Text provided:
____________
The constant battle between greed and fear often determines market participant behavior. They represent two of the three main emotional motivators that impact the ebb and flow of business behavior and market cycles (herd instinct is the third). This dynamic is typically used in relation to equity markets but its application to commercial real estate markets is clear.

So in today’s investment sales market, what are fear and greed looking like?

Those who are fearful about the market point to an apparent softening in the land market for sites in secondary and tertiary locations; the challenges facing the hotel market today (hotels have the most dexterity with regard to market changes, as “lease terms” are just one day); the sluggishness within the end user condo market; value metrics that have demonstrated signs that their trajectory is changing; and tales of woe from active sales brokers fighting to achieve offers at sellers’ expectations.

On a more macro basis, gross domestic product growth is sluggish at best, averaging only 2.2 percent over the past year, which unfavorably compares to a 3.8 percent average in past recoveries. Corporate earnings, with the exception of a few very large tech firms, have been mostly disappointing. Add to that the fact that our national debt is larger than it has ever been at a staggering $18.6 trillion and GDP is just $18.1 trillion, resulting in a debt-to-GDP ratio of over 100 percent for the first time. Our unfunded liabilities have eclipsed $100 trillion and the total of our nation’s assets is just $118 trillion. Nothing coming out of Washington D.C. indicates a reasonable chance of tangibly addressing this.
____________
Given information:
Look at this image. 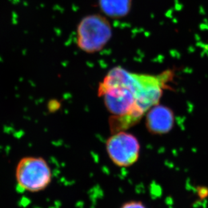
____________
Exercise objective: Extend the commentary on fear and greed in the commercial real estate market, starting right after its final sentence.

The result:
For these reasons, and several others, the percentage of those who are fearful is growing.

Those who are greedy—or more appropriately, optimistic—point to the massive amount of capital that has targeted commercial real estate investments; plentiful financing options; extraordinarily low interest rates; a supply/demand imbalance that heavily favors demand; and low gas and oil prices that leave consumers with more disposable income to spend, which will serve to stimulate the economy. They also point to an environment with virtually no inflation, a housing market that has grown by 6 percent in real terms nationally (the growth rate in the bubble inflating years of 1998-2005 was 6.8 percent in real terms, adjusting for inflation), and they also view the current growth rate of GDP positively.  

Optimists also point to the cyclically low current unemployment rate of 5 percent and the 13.5 million jobs created since the recovery began. We lost 8.4 million jobs during the recession, so we are over 5 million jobs ahead of where we were in the last cycle. This, they say, is very positive for the underlying fundamentals of the commercial real estate market.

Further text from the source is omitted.